La Fiscalía apuntaba que Insys pagó a médicos para dar conferencias educativas sobre el uso de Subsys. Hasta aquí no habría delito alguno, pero sí en el caso de que el médico cobrara comisión por cada receta expedida, según se demostró en las comunicaciones entre un empleado de Insys a médicos contratados para dar conferencias. Estos médicos “no necesitan ser buenos oradores”, tan solo tenían que conseguir que otros colegas recetaran Susbys.

Una red que llegó a estafar a aseguradoras

De esta forma, se volvió a poner de manifiesto los pagos de farmacéuticas a médicos a cambio de comisiones, que podrían ser cenas en restaurantes de alto poder adquisitivo. Uno de los ejemplos es el de un médico de Florida, que habría aceptado 275.000 dólares en sobornos durante tres años.

Insys continuó contratando a los médicos que prescribieron Subsys con frecuencia. Otro de los ejemplos es el envío de mails de un ejecutivo de Insys a un médico de Illinois.
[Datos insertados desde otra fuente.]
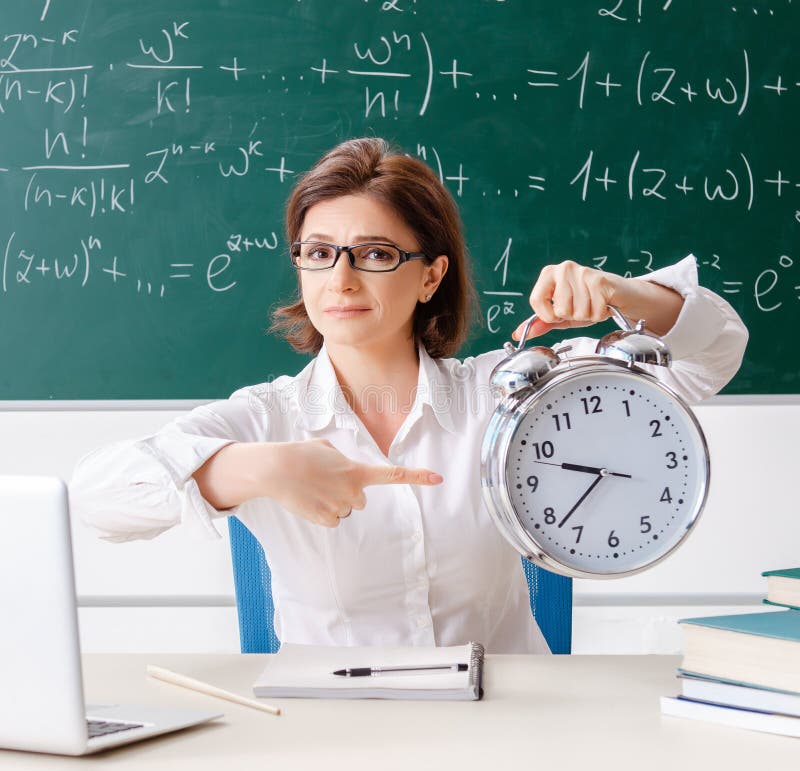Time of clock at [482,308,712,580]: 9:38
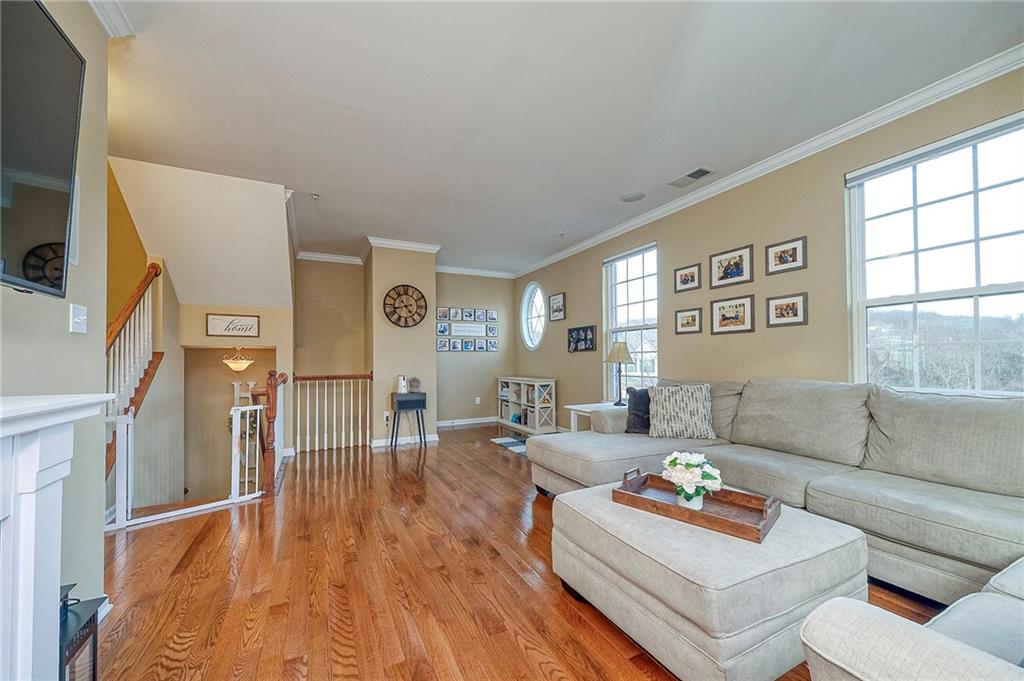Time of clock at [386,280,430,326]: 4:42
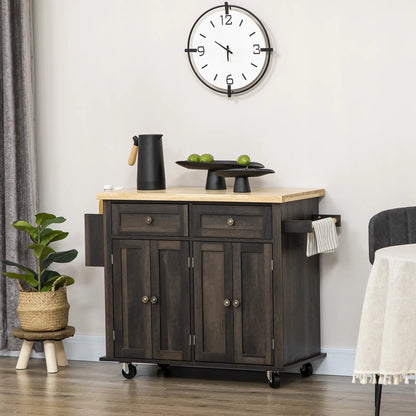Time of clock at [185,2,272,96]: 5:50
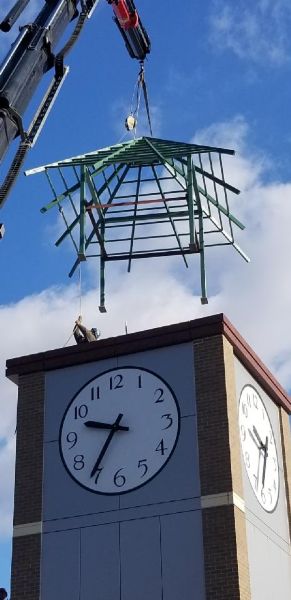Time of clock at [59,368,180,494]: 9:35
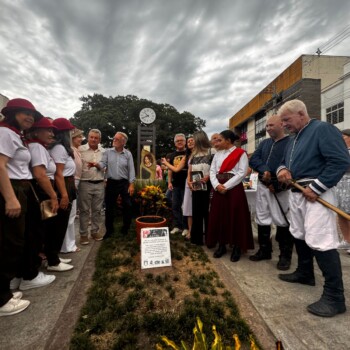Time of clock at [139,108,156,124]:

Asimismo, la farmacéutica contrató presuntamente empleados del personal de apoyo para engañar a las compañías de seguros y poder aprobar los pagos de las prescripciones de Subsys. Las aseguradoras creyeron que estaban contactando con representantes de médicos, cuando en realidad estaban hablando con personal de la farmacéutica.

Asimismo, se falsificaba de forma sistemática la información sobre los diagnósticos para saltarse los controles de las aseguradoras.

Con este caso se pone de manifiesto que los medicamentos se han convertido en la puerta de entrada al uso de la heroína, más cuando están basados en la misma base. Asimismo, se pone de manifiesto que el fentanilo es una de las drogas más potentes que existen y se han administrado legalmente para crear adictos, arruinando familias y comunidades tan solo por dinero.